Written September 4, 2007
HONG KONNOR
How Now Brown Mao
Since my arrival here in Hong Kong about two weeks ago, I have been seeing a lot of someone who I thought to have been dead for over 30 years. For the most part he hangs out around public markets and tourist attractions, on trinkets and teeshirts, keychains and postcards. His name is Mao Tse-tung and he used to rule China.
Mao (pronounced Mow, not Mayo) is one of the most immediately recognizable people in China's history and his image, still hanging in Red Square , has become as popular among visiting Westerners as that of Bruce Lee taking a fighting position. Seeing his likeness so frequently and almost exclusively in these locations that are essentially Venus-fly-traps for tourists and bargain hunters makes one curious about the actual attitude of people towards this man. The local population either really likes Mao, or they really like beguiling unsuspecting tourists into wearing a terrifying dictator as they would wear Mickey Mouse (who is also very popular here).
I am woefully ignorant of Mao's history and leadership style, as I fear most Americans and other Western tourists must be, because I was taught he was a bad guy, but Mao shirts sell like hot cakes, and hot cakes sell like pornography. And we all know that pornography sells very, very well.
You don't often see a local wearing a shirt with his face; though not uncommon for a young girl or a visitor to have a bag with his image – Andy Warhol style, much like a young American might have one featuring Marilyn Monroe. It leads me to believe they're fucking with us.

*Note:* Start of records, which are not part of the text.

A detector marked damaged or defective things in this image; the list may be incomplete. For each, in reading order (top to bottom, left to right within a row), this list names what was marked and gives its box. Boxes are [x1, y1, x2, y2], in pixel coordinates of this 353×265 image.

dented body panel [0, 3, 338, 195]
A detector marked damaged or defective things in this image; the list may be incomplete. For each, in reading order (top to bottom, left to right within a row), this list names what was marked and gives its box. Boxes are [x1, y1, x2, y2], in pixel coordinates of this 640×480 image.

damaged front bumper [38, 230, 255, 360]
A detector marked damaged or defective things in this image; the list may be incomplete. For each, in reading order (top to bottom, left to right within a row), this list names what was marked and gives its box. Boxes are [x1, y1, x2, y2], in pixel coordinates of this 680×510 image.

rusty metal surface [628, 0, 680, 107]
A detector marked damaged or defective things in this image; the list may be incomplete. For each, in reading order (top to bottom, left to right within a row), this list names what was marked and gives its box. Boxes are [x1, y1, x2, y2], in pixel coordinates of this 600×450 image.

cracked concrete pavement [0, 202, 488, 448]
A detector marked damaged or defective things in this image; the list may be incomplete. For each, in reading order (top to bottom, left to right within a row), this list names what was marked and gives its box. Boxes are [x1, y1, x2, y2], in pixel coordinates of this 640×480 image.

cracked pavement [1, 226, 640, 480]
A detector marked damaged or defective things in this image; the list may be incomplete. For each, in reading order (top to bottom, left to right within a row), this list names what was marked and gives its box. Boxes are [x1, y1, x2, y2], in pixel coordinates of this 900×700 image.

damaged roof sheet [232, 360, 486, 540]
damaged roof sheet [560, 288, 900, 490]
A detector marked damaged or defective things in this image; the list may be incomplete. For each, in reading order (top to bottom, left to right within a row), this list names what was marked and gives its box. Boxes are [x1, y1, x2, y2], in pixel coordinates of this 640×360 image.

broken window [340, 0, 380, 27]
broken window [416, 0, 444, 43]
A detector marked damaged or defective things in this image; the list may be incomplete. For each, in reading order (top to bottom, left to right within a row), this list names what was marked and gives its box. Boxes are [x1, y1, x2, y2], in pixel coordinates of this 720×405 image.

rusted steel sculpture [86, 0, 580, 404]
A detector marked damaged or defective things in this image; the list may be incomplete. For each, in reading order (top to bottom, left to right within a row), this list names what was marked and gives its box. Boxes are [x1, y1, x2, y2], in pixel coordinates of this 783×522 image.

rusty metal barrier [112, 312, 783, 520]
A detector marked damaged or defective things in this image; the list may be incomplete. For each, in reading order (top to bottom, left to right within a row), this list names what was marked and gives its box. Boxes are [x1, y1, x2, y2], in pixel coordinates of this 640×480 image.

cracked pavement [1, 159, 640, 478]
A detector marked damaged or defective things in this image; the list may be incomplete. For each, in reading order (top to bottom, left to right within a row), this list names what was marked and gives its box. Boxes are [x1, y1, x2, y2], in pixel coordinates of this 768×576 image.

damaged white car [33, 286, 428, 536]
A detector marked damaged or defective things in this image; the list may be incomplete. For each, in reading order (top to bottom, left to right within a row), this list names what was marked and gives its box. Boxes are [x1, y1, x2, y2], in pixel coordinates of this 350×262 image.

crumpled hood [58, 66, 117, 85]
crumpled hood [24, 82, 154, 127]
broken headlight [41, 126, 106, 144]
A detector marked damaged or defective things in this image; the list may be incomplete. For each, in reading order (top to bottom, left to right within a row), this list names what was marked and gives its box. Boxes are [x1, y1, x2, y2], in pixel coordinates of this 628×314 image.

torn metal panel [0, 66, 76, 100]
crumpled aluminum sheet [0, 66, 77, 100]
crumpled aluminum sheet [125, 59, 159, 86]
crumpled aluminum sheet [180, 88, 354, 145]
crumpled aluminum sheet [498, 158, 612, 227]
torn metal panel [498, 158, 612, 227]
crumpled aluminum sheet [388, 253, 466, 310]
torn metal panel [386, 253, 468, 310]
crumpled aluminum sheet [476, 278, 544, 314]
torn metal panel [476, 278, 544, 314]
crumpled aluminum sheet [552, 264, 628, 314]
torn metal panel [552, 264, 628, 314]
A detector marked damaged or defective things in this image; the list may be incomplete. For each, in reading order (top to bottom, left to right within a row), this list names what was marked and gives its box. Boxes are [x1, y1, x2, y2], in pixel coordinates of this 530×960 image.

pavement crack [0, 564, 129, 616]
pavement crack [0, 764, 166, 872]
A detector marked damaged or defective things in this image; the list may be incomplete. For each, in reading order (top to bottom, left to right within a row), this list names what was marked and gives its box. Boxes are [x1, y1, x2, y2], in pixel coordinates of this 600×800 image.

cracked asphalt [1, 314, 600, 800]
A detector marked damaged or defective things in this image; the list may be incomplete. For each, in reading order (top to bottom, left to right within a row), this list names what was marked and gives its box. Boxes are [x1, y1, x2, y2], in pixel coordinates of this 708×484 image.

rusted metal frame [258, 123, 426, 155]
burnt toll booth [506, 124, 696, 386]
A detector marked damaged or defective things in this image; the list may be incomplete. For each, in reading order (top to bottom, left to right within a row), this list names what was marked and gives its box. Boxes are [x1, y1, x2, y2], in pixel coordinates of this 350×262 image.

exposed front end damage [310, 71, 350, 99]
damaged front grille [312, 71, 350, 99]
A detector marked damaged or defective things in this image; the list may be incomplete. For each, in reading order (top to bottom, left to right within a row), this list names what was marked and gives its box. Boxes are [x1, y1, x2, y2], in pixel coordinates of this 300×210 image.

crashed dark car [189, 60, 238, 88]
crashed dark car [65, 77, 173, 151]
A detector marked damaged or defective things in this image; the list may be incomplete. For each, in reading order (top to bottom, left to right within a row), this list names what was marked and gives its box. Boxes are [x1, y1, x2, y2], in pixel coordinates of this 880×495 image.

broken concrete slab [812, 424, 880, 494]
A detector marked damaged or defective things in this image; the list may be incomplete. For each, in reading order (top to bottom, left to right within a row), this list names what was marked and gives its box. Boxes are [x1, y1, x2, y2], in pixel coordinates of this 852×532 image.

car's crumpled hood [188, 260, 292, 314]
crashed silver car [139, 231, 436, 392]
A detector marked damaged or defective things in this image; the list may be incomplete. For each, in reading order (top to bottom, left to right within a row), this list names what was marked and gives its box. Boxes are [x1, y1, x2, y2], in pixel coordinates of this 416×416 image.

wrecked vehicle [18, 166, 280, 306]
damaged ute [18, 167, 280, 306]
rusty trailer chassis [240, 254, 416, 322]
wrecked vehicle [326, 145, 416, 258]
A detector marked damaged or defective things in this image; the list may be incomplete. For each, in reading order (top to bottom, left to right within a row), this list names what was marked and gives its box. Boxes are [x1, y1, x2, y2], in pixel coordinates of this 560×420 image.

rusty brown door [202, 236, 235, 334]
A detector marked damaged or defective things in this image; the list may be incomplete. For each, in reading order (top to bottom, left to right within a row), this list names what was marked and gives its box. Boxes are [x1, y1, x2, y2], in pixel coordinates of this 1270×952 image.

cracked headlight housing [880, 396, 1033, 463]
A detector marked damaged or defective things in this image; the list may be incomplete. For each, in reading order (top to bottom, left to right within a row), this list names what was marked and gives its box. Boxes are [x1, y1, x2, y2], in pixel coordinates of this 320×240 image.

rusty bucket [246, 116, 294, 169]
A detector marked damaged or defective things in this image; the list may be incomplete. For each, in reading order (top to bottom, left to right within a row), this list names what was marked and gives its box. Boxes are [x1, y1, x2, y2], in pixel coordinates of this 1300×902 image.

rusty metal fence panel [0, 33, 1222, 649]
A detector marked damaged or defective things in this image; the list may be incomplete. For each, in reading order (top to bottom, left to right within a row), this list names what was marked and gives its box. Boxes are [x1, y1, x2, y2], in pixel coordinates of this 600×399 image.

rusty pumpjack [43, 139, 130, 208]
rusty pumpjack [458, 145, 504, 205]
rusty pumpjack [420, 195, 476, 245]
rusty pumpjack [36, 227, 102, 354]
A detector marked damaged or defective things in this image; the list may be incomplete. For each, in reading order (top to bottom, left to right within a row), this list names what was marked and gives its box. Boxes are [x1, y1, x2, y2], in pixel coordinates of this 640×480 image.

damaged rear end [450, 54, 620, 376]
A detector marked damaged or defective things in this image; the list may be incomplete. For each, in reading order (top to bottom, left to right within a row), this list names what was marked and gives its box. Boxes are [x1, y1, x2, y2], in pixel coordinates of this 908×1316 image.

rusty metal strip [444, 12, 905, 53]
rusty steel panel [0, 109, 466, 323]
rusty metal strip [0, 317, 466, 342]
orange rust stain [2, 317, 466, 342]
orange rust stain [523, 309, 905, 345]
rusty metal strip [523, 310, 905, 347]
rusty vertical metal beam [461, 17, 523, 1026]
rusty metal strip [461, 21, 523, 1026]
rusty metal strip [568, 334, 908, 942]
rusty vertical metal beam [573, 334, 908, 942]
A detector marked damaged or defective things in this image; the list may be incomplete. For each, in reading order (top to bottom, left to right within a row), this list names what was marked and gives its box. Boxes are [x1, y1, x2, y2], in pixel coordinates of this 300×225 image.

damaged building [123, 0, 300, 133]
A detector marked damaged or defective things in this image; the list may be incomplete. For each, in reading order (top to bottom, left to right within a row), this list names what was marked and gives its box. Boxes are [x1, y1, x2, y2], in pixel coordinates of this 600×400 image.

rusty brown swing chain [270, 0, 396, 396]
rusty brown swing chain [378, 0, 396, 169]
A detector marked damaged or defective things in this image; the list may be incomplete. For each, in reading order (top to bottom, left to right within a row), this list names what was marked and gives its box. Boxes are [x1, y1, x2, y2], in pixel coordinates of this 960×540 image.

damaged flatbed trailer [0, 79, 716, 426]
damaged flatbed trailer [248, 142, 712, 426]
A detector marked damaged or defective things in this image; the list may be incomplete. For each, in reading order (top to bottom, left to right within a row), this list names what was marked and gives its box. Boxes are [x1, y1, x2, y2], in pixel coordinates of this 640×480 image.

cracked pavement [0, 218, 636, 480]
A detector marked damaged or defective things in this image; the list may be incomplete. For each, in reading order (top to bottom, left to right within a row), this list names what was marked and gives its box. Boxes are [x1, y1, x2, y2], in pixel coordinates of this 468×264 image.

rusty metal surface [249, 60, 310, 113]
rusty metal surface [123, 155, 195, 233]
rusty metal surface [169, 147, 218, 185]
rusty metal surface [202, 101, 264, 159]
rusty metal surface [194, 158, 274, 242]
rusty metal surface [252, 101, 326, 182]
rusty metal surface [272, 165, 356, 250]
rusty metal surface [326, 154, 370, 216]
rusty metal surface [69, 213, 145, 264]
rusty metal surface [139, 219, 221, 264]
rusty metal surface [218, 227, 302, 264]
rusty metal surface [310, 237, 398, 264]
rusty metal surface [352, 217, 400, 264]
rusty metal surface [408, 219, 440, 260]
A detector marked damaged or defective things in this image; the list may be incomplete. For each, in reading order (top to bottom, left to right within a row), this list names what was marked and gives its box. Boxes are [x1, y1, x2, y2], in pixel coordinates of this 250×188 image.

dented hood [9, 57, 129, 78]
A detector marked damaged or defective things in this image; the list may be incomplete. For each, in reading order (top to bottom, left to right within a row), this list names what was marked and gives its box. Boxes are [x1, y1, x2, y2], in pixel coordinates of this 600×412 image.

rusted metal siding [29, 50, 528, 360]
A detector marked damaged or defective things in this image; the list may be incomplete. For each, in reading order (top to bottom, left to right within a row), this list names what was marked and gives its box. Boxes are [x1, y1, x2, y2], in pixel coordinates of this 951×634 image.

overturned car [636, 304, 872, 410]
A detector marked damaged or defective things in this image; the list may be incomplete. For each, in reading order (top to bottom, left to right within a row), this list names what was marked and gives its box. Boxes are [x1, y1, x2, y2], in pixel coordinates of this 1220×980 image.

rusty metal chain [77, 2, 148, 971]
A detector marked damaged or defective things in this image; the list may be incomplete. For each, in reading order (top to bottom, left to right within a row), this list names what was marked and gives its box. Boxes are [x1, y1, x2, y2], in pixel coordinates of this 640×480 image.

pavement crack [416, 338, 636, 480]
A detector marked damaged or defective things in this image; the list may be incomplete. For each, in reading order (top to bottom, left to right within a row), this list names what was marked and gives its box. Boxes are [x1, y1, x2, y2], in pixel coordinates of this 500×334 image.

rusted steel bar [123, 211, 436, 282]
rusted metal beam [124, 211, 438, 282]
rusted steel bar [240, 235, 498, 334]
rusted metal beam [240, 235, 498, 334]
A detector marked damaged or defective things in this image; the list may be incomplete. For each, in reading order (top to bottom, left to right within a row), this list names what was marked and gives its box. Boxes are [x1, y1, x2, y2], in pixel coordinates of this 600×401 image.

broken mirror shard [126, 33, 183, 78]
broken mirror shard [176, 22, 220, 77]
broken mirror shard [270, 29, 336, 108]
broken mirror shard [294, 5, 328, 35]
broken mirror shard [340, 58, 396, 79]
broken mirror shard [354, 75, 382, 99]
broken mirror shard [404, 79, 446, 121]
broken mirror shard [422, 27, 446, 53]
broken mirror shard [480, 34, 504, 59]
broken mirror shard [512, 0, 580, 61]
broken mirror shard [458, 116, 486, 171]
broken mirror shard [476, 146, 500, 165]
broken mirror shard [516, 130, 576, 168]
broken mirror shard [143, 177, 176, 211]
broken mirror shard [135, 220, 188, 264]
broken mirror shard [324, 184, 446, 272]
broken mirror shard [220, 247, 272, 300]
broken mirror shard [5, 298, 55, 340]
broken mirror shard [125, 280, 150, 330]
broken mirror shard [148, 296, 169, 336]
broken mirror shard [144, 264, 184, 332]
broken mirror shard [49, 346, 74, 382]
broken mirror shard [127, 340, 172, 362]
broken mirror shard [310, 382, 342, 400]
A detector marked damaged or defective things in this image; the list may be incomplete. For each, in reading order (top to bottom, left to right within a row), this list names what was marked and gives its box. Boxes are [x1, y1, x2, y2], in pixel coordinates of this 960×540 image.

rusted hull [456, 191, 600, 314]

I entered one market shop and really like the style of a particular Mao teeshirt, just a simple white and black profile with some red thrown in for good measure. And for Communism. In the same shop I found a brilliant Mao alarm clock, the art on the clockface worthy of a 70's action movie poster. The smiling Mao is glowing like the sun in the foreground, beams of light emanating from his glorious head of male-pattern-balding hair, giving a grand sweeping wave to the crowd. Behind him Red flags flap in the wind, Red armies march on the square and in the lower corner, a small boy in drab clothing, happily waves back at his passing hero, his arm, bent at the elbow, disjointedly ticking away with seconds while the soldiers goose step in time.
It looked 30 years old judging by the rust around its base. It was "Not old, new," according to the watchful woman keeping the shop. I tried to ask her if people like Mao, what their feelings are toward him, but she just keep telling me how much the clock cost.
Well, people must love Mao for such a clock to be available for purchase, and "New, not old" after all.
Like the Che Guevara shirts so widely peppered through out the closets of angsty young teens in the US and Canada, Mao shirts are beginning to infiltrate the culture here in Hong Kong and abroad. Many wear them. Few know what the men stood for. "For freedom!" they might tell you. "Independence!" Well yes, as did Ho Chi Minh, Jefferson Davis, Jim Jones, Bin Laden, Nelson Mandela. Freedom fighters and liberators to some, a scourge to others. Maybe not so much Nelson.
I was tired of my own ignorance on the subject so I purchased an exhaustively researched 900 page biography on the man they called the Chairman, which I plan to dog ear and mercilessly bend while I look him up on Wikipedia so that when I go back to that market, and purchase that shirt and alarm clock, I will know in my heart whether I am doing so with sincerity or in the name of irony. With 70 million plus people dead during his peacetime rule, I might have to say irony. It seems that wearing a Mao shirt to China would be akin to wearing a Hitler shirt to Poland or Germany. But what if Hitler had won?
The Chinese government maintains that he is a national hero, preserving his body for all to see in Tiananmen Square. The blood of countless millions spilled is the price a nation must pay to build a new empire. However, to those visiting tourists who do purchase some Mao-aphrenilia, I would suggest leaving it at home if you decide to go to the mainland. Perhaps, you have a drab gray workshirt and some dark trousers instead.
As for the people of Hong Kong who remained largely unmolested due to the protection of the British occupiers, I suspect their feeling towards Mao is one of slight apprehension and sincere gratitude that they have a photogenic figure on whom they can make a good buck, telling Westerners of his cultural hero position simply by putting him on a teeshirt and sitting him on the rack next to Bruce Lee.